Your objective: Reproduce the passage on triple bottom line reporting from "The negative social" to "on TBL reporting in quoted commercial banks in Nigeria.", keeping every word and mark unchanged.

Text passage:

Keywords: Triple Bottom Line Reporting, Environmental bottom Line Reporting, Social Bottom Line Reporting, Economic Bottom Line Reporting.

INTRODUCTION

1.1 Background of the Study

In the last 20th century, sustainability became a burning issue in the world that affects all industries around the globe. This affects all markets, some of which are less affected, while some are more affected. Corporations engage in sustainability to show their credibility, as well as strengthen processes, drive for growth and to create value for their businesses. Traditionally, profitability was the only the important bottom-line. The business success was understood as a financial success and effectiveness was the only measure in business. Such way of thinking was most probably the consequence of the past decades when awareness of social and environmental part of business success was rather low (Hammer, 2015).

Globally, early demands for sustainability reporting came largely from civil society and special interest groups. A number of governments and regulators have subsequently developed sustainability reporting guidelines and are the key forces driving the development of sustainability reporting as a matter of corporate responsibility and good governance. More recently, mainstream investors have begun to take note of the tangible impact of sustainability on the bottom line and are seeing potential to include environmental and social assessments in their investment analysis. There is a widely established expectation that companies wanting to obtain a leadership position and become competitive in the global marketplace need to effectively manage their environmental and social performance, disclosing challenges and achievements in a sustainability report. (International Finance Corporation, 2011 in Hammer, 2015). Nowadays many successful business organizations implement all three components of triple bottom line (TBL) equally, as each of the three parts of the TBL is of equal importance. If a company really wants to be successful in long term it has to take care of its stakeholder, not only of its shareholders. A triple bottom line is not a quest for a new bottom-line ‘metric’ but rather an approach for performance assessment and management that stresses the interdependence of economic, environmental and social criteria. Triple bottom line is therefore best seen as a process that includes managing, measuring and publicly reporting multi-dimensional performance and integrating with management process.

Primarily it is a platform for the discussion of these integrated issues within the council and the community. Triple Bottom Line is simply an analogy and process for the broader notion of sustainability reporting (Sauvente, 2011).

1.2 Statement of the Problem

The negative social and environmental impacts of economic development have become a matter of public concern in different parts of the world. These economic developmental impacts, such as climate change and global warming, natural disasters and pollution, have increased concerns of Governmental bodies, Environmentalists, Shareholders. Creditors, and society about the need to protect the world’s natural environment. To this end, prior researcher sexamined Triple Bottom Line (TBL)reporting in relation to corporate performance. There is paucity of research carried out on corporate characteristics as determinants of TBL reporting in quoted commercial banks in Nigeria. Subsequently, this study sets out to determine the effect of corporate characteristics on TBL reporting in quoted commercial banks in Nigeria.

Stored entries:

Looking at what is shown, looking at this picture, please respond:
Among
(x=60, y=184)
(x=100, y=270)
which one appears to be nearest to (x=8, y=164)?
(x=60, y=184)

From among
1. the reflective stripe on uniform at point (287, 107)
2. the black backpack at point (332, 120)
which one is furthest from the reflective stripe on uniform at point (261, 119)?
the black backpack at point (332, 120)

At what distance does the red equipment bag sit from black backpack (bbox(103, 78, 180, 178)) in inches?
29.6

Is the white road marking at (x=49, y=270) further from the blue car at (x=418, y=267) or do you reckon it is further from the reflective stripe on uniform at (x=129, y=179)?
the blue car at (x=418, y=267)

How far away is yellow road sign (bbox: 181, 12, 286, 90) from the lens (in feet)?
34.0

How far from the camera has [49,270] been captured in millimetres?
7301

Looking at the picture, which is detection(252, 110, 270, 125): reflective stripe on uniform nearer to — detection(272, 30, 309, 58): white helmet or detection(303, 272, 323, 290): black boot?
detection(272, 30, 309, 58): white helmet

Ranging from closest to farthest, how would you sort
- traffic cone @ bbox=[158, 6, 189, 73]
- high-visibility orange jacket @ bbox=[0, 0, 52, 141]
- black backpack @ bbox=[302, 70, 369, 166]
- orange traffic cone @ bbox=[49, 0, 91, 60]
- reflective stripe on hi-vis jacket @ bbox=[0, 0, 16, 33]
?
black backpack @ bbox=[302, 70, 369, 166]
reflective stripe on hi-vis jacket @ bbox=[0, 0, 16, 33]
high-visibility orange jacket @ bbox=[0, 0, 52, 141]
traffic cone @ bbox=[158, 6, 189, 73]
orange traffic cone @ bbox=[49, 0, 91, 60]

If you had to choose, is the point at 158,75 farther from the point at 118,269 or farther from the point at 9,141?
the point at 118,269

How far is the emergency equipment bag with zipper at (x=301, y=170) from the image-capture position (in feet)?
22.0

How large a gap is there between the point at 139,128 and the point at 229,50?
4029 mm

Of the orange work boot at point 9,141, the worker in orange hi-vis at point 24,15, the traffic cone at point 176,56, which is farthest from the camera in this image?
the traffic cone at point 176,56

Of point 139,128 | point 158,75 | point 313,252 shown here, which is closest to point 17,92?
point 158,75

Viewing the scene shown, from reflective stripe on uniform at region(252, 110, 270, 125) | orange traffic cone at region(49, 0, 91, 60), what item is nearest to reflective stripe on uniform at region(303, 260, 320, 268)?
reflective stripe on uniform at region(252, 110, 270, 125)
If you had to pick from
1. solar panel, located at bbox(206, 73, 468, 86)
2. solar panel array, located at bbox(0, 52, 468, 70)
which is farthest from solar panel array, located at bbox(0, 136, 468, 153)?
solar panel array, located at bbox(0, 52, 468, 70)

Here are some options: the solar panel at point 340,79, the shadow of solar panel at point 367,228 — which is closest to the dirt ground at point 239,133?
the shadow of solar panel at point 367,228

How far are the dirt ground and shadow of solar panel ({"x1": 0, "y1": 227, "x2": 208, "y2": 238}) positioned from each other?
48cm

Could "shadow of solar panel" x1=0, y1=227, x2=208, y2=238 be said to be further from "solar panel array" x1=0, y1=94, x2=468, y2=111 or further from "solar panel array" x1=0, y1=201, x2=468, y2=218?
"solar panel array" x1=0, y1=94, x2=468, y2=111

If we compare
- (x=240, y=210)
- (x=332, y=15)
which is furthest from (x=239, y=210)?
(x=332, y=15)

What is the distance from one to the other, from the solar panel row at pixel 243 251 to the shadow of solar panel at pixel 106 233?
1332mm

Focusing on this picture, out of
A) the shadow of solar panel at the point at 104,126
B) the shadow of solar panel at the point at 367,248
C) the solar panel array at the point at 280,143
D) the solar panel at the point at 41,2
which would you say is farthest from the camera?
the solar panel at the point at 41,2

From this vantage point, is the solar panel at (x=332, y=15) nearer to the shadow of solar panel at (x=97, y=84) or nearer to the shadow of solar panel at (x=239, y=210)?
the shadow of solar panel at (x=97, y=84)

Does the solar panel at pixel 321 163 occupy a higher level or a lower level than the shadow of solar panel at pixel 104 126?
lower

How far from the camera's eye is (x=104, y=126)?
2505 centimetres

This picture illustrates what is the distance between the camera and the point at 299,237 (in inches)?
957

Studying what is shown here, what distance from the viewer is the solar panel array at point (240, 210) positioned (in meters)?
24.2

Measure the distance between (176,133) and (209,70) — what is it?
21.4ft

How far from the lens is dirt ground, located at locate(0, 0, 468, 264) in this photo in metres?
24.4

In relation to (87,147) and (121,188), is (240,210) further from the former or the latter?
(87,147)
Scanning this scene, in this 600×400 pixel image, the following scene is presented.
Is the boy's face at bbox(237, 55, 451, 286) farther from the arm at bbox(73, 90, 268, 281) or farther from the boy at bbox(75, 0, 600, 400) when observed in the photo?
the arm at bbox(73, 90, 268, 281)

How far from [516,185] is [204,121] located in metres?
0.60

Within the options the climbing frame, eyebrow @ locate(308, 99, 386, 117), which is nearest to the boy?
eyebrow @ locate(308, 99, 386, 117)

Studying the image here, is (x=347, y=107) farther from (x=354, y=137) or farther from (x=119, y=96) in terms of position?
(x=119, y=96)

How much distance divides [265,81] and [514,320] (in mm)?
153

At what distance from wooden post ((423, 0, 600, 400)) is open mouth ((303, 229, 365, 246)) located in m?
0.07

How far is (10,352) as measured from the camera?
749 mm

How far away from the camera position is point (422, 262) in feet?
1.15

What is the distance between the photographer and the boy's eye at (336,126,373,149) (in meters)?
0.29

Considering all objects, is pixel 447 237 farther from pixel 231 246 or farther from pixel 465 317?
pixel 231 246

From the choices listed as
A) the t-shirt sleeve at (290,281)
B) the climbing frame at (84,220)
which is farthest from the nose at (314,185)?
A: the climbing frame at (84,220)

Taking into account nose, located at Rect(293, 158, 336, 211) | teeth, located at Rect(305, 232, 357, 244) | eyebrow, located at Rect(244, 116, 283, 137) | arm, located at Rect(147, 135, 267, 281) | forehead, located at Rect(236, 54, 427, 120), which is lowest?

Result for this exercise:
The negative social and environmental impacts of economic development have become a matter of public concern in different parts of the world. These economic developmental impacts, such as climate change and global warming, natural disasters and pollution, have increased concerns of Governmental bodies, Environmentalists, Shareholders. Creditors, and society about the need to protect the world’s natural environment. To this end, prior researcher sexamined Triple Bottom Line (TBL)reporting in relation to corporate performance. There is paucity of research carried out on corporate characteristics as determinants of TBL reporting in quoted commercial banks in Nigeria. Subsequently, this study sets out to determine the effect of corporate characteristics on TBL reporting in quoted commercial banks in Nigeria.